Estamos atravesando una época única en la que cualquier disidencia al relato hegemónico le vale al díscolo la acusación de “conspiranoico”.
“Conspiranoico” es un neologismo que se usa como adjetivo calificativo despectivo, contracción de “conspiración” y “paranoico”. En el habla coloquial, paranoico es el que se persigue solo, ante una amenaza que puede ser real o imaginaria, pero sobre todo cuando o es imaginaria o de existir, en el plano de la realidad no significa amenaza alguna para el sujeto. El conspiranoico, entonces, sería una persona insegura que siente constantemente la amenaza de una serie de enemigos que la están persiguiendo, sobre todo si ese enemigo es una corporación o una serie de corporaciones cuyo interés sería aniquilar a la especie humana o dominarla.
Para el común de la sociedad, entonces, el conspiranoico cree que existe una red de conspiraciones imaginarias y que gobiernan el mundo. Por lo tanto, el epíteto “conspiranoico” resulta siendo la salvaguarda perfecta del sistema de gobernanza que impera sobre el mundo globalizado en la actualidad.
Hace algunos días una servidora veía la primera parte de la cuarta entrega de la saga de películas de ciencia ficción Matrix: Resurrecciones, a pesar de no haber visto ninguna de las tres entregas anteriores y aunque a esta altura de la historia difícilmente pueda uno encontrarse con un exponente de su generación que no tenga una vaga idea acerca de qué se trata el argumento de la saga.

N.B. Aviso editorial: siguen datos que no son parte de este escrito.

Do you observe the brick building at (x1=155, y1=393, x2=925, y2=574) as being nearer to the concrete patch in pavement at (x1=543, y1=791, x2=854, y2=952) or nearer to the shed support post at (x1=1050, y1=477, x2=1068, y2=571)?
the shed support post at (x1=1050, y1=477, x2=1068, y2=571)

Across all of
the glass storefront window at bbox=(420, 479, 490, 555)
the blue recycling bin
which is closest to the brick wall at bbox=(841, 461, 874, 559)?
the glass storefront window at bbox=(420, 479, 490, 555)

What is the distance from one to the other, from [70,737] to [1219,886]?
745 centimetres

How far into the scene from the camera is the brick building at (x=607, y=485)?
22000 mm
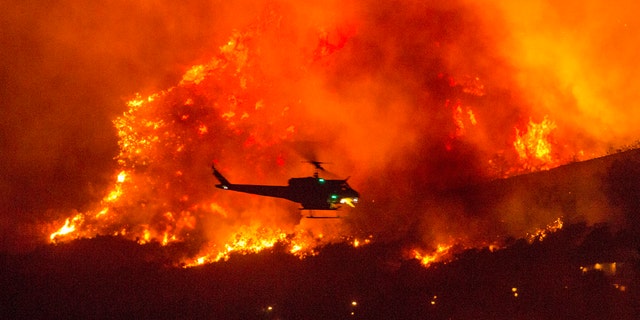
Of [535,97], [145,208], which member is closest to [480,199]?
[535,97]

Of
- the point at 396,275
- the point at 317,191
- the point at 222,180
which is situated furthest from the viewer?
the point at 396,275

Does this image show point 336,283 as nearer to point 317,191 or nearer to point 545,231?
point 317,191

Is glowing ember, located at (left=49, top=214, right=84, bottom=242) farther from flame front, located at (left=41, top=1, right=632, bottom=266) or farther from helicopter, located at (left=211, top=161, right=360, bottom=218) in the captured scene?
helicopter, located at (left=211, top=161, right=360, bottom=218)

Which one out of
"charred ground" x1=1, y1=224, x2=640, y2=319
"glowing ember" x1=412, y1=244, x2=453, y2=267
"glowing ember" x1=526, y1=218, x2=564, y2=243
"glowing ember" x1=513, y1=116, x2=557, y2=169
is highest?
"glowing ember" x1=513, y1=116, x2=557, y2=169

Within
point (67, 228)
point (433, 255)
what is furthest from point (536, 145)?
point (67, 228)

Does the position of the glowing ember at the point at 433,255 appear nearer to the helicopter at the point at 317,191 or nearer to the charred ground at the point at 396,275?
the charred ground at the point at 396,275

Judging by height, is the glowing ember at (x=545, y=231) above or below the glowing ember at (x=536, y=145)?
below

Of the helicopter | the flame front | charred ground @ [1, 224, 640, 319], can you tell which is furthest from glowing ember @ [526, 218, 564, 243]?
the helicopter

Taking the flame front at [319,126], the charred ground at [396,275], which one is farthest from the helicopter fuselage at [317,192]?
the charred ground at [396,275]

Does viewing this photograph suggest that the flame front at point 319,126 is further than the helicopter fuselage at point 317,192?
Yes

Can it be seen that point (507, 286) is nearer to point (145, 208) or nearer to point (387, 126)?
point (387, 126)

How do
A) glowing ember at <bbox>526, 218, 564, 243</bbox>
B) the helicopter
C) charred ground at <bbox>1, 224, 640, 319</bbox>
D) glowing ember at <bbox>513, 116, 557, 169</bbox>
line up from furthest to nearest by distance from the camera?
glowing ember at <bbox>526, 218, 564, 243</bbox> → glowing ember at <bbox>513, 116, 557, 169</bbox> → charred ground at <bbox>1, 224, 640, 319</bbox> → the helicopter
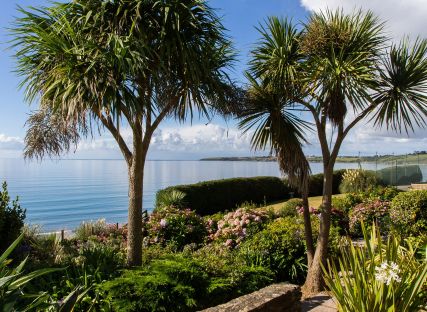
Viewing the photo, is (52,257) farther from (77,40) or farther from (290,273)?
(290,273)

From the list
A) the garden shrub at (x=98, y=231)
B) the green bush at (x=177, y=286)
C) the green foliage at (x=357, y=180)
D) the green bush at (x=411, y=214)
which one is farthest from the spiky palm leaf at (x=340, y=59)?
the green foliage at (x=357, y=180)

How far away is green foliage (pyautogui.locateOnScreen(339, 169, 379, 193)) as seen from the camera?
72.3ft

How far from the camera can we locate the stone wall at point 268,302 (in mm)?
4141

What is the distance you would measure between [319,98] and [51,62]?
418cm

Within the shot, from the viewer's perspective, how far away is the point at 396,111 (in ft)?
21.5

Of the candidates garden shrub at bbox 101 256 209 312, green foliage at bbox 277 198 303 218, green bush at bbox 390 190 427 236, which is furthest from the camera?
green foliage at bbox 277 198 303 218

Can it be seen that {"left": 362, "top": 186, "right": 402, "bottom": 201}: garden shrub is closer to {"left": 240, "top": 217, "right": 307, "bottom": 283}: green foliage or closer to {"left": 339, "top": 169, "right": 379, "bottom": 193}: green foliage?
{"left": 240, "top": 217, "right": 307, "bottom": 283}: green foliage

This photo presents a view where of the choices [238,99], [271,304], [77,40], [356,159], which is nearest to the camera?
[271,304]

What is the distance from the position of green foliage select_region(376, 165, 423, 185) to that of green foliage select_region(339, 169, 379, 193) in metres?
1.72

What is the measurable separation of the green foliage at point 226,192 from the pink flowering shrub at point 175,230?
3.74m

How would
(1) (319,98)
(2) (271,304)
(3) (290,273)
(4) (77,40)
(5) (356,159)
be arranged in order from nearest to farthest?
(2) (271,304) < (4) (77,40) < (1) (319,98) < (3) (290,273) < (5) (356,159)

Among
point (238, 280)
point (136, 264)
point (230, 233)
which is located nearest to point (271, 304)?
point (238, 280)

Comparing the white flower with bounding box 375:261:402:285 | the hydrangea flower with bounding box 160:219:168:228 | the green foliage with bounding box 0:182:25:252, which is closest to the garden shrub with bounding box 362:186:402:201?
the hydrangea flower with bounding box 160:219:168:228

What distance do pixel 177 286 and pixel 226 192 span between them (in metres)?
14.4
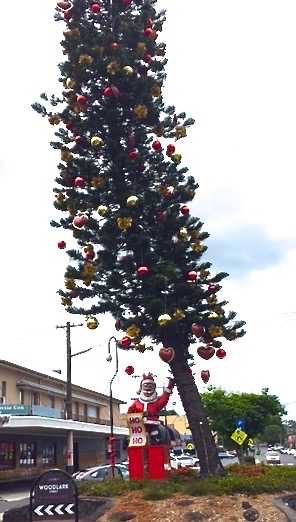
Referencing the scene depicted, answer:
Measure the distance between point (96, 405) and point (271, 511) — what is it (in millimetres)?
49717

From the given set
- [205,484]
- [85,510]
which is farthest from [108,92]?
[85,510]

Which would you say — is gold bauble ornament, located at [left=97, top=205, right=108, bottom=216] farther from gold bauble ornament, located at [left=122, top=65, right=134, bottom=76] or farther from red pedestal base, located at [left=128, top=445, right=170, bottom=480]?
red pedestal base, located at [left=128, top=445, right=170, bottom=480]

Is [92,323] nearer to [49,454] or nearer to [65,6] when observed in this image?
[65,6]

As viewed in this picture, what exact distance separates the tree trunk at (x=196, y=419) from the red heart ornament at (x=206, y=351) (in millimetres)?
393

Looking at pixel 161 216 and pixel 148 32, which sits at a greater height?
pixel 148 32

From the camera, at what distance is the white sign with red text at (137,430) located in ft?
45.3

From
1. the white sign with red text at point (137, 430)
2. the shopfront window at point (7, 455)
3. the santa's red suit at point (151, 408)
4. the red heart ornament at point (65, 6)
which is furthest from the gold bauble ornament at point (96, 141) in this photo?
the shopfront window at point (7, 455)

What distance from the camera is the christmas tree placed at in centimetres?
1400

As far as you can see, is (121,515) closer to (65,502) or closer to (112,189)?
(65,502)

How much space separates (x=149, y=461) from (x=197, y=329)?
299cm

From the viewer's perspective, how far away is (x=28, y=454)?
1502 inches

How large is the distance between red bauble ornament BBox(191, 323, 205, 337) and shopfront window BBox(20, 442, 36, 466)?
26342 millimetres

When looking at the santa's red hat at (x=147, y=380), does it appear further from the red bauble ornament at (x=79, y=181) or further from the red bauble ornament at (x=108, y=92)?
the red bauble ornament at (x=108, y=92)

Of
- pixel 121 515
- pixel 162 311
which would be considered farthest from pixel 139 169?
pixel 121 515
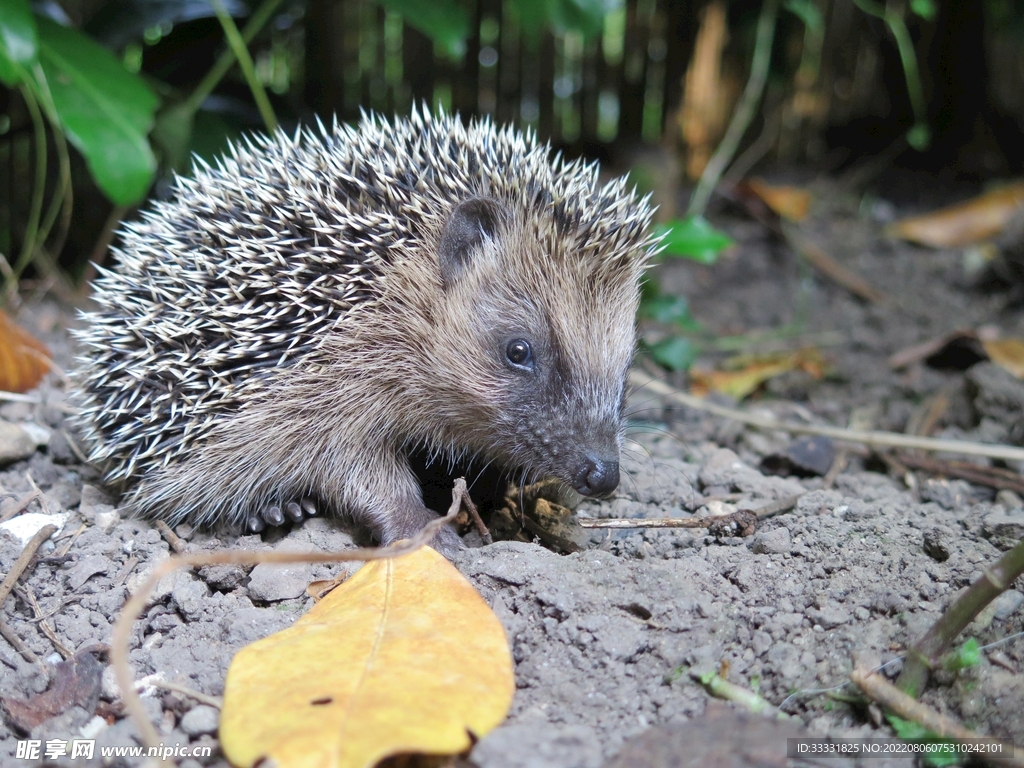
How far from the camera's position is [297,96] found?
8391 mm

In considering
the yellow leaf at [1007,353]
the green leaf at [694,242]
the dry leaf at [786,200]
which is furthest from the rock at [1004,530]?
the dry leaf at [786,200]

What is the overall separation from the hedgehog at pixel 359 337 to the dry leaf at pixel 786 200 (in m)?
4.73

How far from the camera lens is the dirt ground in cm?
238

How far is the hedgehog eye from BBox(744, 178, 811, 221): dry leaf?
16.5ft

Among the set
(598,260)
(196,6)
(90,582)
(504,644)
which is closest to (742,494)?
(598,260)

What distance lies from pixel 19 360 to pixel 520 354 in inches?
99.8

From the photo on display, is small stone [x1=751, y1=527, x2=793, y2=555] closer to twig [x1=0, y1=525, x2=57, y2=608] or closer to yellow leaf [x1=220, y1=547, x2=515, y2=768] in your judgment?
yellow leaf [x1=220, y1=547, x2=515, y2=768]

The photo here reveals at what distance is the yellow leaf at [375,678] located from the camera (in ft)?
6.82

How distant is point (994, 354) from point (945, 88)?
564 centimetres

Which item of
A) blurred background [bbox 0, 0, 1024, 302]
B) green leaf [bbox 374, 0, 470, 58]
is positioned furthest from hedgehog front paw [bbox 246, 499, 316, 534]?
green leaf [bbox 374, 0, 470, 58]

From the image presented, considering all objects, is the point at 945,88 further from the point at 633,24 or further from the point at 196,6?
the point at 196,6

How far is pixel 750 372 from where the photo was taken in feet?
18.8

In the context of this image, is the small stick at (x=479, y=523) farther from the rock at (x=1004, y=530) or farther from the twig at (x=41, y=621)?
the rock at (x=1004, y=530)

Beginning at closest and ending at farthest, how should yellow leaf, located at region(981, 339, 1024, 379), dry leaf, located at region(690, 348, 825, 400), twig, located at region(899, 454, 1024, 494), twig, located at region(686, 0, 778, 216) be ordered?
twig, located at region(899, 454, 1024, 494)
yellow leaf, located at region(981, 339, 1024, 379)
dry leaf, located at region(690, 348, 825, 400)
twig, located at region(686, 0, 778, 216)
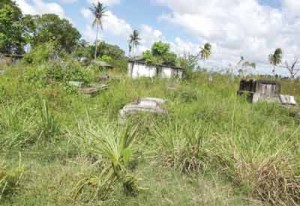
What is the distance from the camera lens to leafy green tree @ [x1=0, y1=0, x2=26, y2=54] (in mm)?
27078

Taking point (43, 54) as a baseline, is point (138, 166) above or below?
below

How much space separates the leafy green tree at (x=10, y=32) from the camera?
88.8ft

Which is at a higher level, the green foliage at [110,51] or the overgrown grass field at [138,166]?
the green foliage at [110,51]

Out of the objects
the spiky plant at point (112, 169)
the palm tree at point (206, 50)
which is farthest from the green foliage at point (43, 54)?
the palm tree at point (206, 50)

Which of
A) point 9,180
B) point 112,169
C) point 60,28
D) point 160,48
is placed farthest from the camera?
point 60,28

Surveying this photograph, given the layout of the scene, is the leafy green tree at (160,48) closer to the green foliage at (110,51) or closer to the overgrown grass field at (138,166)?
the green foliage at (110,51)

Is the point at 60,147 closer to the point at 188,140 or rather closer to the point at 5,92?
the point at 188,140

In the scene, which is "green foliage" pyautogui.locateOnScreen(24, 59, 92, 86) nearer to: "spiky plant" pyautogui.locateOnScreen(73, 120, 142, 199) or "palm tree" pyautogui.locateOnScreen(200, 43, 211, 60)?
"spiky plant" pyautogui.locateOnScreen(73, 120, 142, 199)

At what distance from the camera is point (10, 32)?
2884cm

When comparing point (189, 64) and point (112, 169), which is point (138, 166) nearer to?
point (112, 169)

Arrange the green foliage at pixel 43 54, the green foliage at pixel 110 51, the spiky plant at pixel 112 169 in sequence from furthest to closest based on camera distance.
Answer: the green foliage at pixel 110 51 → the green foliage at pixel 43 54 → the spiky plant at pixel 112 169

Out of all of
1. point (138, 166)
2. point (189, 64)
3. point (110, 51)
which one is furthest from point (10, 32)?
point (138, 166)

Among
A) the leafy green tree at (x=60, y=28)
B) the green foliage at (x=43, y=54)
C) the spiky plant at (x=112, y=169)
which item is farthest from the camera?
the leafy green tree at (x=60, y=28)

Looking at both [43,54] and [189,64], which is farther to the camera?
[189,64]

Más o menos todos conocemos la historia general, pero en la cuarta entrega lo que llama particularmente la atención y más tomando en cuenta los mecanismos básicos de funcionamiento de la ingeniería del lenguaje —como, por ejemplo, la utilización del primado negativo— fue que se nos muestre cómo el poder logra, banalizando ciertas realidades, negarlas. Así, la realidad que se quiere ocultar se muestra, pero ridiculizada. Y de ese modo se la diluye y se le hace creer al público que de hecho es ficción, materia de los delirios de los “conspiranoicos”.